WHAT YOU ARE ASKED TO DO »
Rewrite the lines below as a numbered list, omitting the blank lines.

MATERIAL »
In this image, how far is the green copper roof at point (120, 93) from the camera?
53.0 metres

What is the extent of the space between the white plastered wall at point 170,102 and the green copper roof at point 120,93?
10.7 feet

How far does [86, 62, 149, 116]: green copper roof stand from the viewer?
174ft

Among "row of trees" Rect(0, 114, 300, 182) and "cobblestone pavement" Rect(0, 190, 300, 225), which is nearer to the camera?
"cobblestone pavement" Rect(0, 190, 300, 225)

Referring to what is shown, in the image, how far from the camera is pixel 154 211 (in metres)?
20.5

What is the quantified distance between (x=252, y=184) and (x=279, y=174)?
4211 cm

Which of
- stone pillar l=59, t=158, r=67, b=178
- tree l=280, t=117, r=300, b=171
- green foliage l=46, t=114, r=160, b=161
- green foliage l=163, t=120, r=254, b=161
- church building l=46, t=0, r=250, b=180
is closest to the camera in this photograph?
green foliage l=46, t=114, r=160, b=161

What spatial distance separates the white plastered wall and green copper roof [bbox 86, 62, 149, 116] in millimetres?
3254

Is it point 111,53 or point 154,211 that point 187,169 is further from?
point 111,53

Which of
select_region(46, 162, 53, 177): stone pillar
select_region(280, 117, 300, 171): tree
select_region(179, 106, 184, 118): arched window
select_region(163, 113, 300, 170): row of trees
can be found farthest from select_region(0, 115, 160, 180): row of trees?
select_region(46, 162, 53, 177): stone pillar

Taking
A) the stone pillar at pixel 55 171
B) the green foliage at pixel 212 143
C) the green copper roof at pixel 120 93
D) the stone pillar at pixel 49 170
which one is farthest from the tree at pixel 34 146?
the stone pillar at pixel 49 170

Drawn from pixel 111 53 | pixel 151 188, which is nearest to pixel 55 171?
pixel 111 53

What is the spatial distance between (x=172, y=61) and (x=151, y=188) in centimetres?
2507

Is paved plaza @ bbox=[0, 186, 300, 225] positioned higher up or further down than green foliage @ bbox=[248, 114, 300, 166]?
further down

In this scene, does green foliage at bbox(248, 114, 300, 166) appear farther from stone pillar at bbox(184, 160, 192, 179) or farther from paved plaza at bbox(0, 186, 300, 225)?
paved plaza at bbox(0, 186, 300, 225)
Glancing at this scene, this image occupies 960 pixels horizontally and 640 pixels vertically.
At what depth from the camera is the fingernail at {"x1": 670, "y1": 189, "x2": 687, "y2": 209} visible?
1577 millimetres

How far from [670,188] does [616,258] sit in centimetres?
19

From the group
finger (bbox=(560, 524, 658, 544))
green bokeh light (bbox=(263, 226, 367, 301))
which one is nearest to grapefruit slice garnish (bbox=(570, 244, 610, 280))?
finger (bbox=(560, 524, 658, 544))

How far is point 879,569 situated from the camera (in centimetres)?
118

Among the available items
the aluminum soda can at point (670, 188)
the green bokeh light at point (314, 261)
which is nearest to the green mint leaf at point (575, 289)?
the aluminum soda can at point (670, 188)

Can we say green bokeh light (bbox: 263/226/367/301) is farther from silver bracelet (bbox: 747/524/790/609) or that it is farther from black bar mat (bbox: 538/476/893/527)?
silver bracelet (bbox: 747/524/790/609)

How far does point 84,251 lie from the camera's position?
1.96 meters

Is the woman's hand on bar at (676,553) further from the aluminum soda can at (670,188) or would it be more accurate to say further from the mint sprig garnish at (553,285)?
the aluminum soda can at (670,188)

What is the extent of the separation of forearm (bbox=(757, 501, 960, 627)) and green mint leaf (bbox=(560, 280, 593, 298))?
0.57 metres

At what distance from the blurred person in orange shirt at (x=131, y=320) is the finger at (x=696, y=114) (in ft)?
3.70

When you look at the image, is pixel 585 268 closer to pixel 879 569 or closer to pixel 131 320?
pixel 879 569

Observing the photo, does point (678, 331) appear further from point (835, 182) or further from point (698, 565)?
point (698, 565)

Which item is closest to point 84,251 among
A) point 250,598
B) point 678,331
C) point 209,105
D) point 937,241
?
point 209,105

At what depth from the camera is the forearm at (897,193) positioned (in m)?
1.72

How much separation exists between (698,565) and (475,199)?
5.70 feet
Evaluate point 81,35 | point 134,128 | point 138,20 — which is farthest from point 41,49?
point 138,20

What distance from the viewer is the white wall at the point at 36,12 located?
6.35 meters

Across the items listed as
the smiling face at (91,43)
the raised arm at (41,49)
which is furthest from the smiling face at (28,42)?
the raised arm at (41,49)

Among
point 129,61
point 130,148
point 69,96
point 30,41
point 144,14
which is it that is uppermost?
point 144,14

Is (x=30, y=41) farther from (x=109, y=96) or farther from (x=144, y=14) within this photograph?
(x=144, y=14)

WRITTEN REPLY »
1. In this image, how far is the green copper roof at point (120, 93) from the camera?
2. 53.0 metres
3. What is the extent of the space between the white plastered wall at point 170,102 and the green copper roof at point 120,93?
4. 10.7 feet
5. How far does [86, 62, 149, 116]: green copper roof stand from the viewer?
6. 174ft
7. Among "row of trees" Rect(0, 114, 300, 182) and "cobblestone pavement" Rect(0, 190, 300, 225), which is nearer to the camera?
8. "cobblestone pavement" Rect(0, 190, 300, 225)
9. Referring to what is shown, in the image, how far from the camera is pixel 154 211 (in metres)?
10. 20.5
11. What is the quantified distance between (x=252, y=184) and (x=279, y=174)?
12. 4211 cm
13. Which of
14. - stone pillar l=59, t=158, r=67, b=178
15. - tree l=280, t=117, r=300, b=171
16. - green foliage l=46, t=114, r=160, b=161
17. - green foliage l=163, t=120, r=254, b=161
18. - church building l=46, t=0, r=250, b=180
19. is closest to the camera in this photograph?
20. green foliage l=46, t=114, r=160, b=161
21. What spatial distance separates the white plastered wall and green copper roof [bbox 86, 62, 149, 116] in millimetres?
22. 3254
23. Is it point 111,53 or point 154,211 that point 187,169 is further from?
24. point 111,53
25. Which of
26. select_region(46, 162, 53, 177): stone pillar
27. select_region(280, 117, 300, 171): tree
28. select_region(179, 106, 184, 118): arched window
29. select_region(163, 113, 300, 170): row of trees
30. can be found farthest from select_region(0, 115, 160, 180): row of trees?
31. select_region(46, 162, 53, 177): stone pillar
32. Taking
33. A) the stone pillar at pixel 55 171
34. B) the green foliage at pixel 212 143
35. C) the green copper roof at pixel 120 93
36. D) the stone pillar at pixel 49 170
37. which one is farthest from the tree at pixel 34 146?
38. the stone pillar at pixel 49 170
39. Drawn from pixel 111 53 | pixel 151 188, which is nearest to pixel 55 171?
40. pixel 111 53
41. What is the spatial distance between (x=172, y=61) and (x=151, y=188) in centimetres?
42. 2507
43. Is paved plaza @ bbox=[0, 186, 300, 225] positioned higher up or further down than green foliage @ bbox=[248, 114, 300, 166]?
44. further down
45. In this scene, does green foliage at bbox(248, 114, 300, 166) appear farther from stone pillar at bbox(184, 160, 192, 179) or farther from paved plaza at bbox(0, 186, 300, 225)?
46. paved plaza at bbox(0, 186, 300, 225)
47. Glancing at this scene, this image occupies 960 pixels horizontally and 640 pixels vertically.
48. At what depth from the camera is the fingernail at {"x1": 670, "y1": 189, "x2": 687, "y2": 209} visible?
49. 1577 millimetres
50. How far from [670,188] does [616,258] sit in centimetres?
51. 19
52. From the group
53. finger (bbox=(560, 524, 658, 544))
54. green bokeh light (bbox=(263, 226, 367, 301))
55. which one is nearest to grapefruit slice garnish (bbox=(570, 244, 610, 280))?
56. finger (bbox=(560, 524, 658, 544))
57. How far is point 879,569 situated from the camera (in centimetres)?
58. 118
59. Among the available items
60. the aluminum soda can at point (670, 188)
61. the green bokeh light at point (314, 261)
62. which is nearest to the green mint leaf at point (575, 289)?
63. the aluminum soda can at point (670, 188)
64. Can we say green bokeh light (bbox: 263/226/367/301) is farther from silver bracelet (bbox: 747/524/790/609) or that it is farther from black bar mat (bbox: 538/476/893/527)?
65. silver bracelet (bbox: 747/524/790/609)
66. How far does point 84,251 lie from the camera's position?
67. 1.96 meters
68. Is the woman's hand on bar at (676,553) further from the aluminum soda can at (670,188) or would it be more accurate to say further from the mint sprig garnish at (553,285)?
69. the aluminum soda can at (670,188)
70. What is the extent of the separation of forearm (bbox=(757, 501, 960, 627)) and green mint leaf (bbox=(560, 280, 593, 298))?
71. 0.57 metres
72. At what distance from the blurred person in orange shirt at (x=131, y=320) is the finger at (x=696, y=114) (in ft)?
73. 3.70
74. When you look at the image, is pixel 585 268 closer to pixel 879 569 or closer to pixel 131 320?
75. pixel 879 569
76. Observing the photo, does point (678, 331) appear further from point (835, 182) or further from point (698, 565)?
77. point (698, 565)
78. Which item is closest to point 84,251 among
79. A) point 250,598
80. B) point 678,331
81. C) point 209,105
82. D) point 937,241
83. ?
84. point 209,105
85. At what depth from the camera is the forearm at (897,193) positioned (in m)?
86. 1.72
87. How much separation exists between (698,565) and (475,199)?
88. 5.70 feet
89. Evaluate point 81,35 | point 134,128 | point 138,20 — which is farthest from point 41,49?
90. point 138,20
91. What distance from the viewer is the white wall at the point at 36,12 located?
92. 6.35 meters
93. Across the items listed as
94. the smiling face at (91,43)
95. the raised arm at (41,49)
96. which is furthest from the smiling face at (28,42)?
97. the raised arm at (41,49)
98. Among
99. point 129,61
100. point 130,148
101. point 69,96
102. point 30,41
103. point 144,14
104. which is it that is uppermost?
105. point 144,14
106. Is (x=30, y=41) farther from (x=109, y=96) or farther from (x=144, y=14) within this photograph?
107. (x=144, y=14)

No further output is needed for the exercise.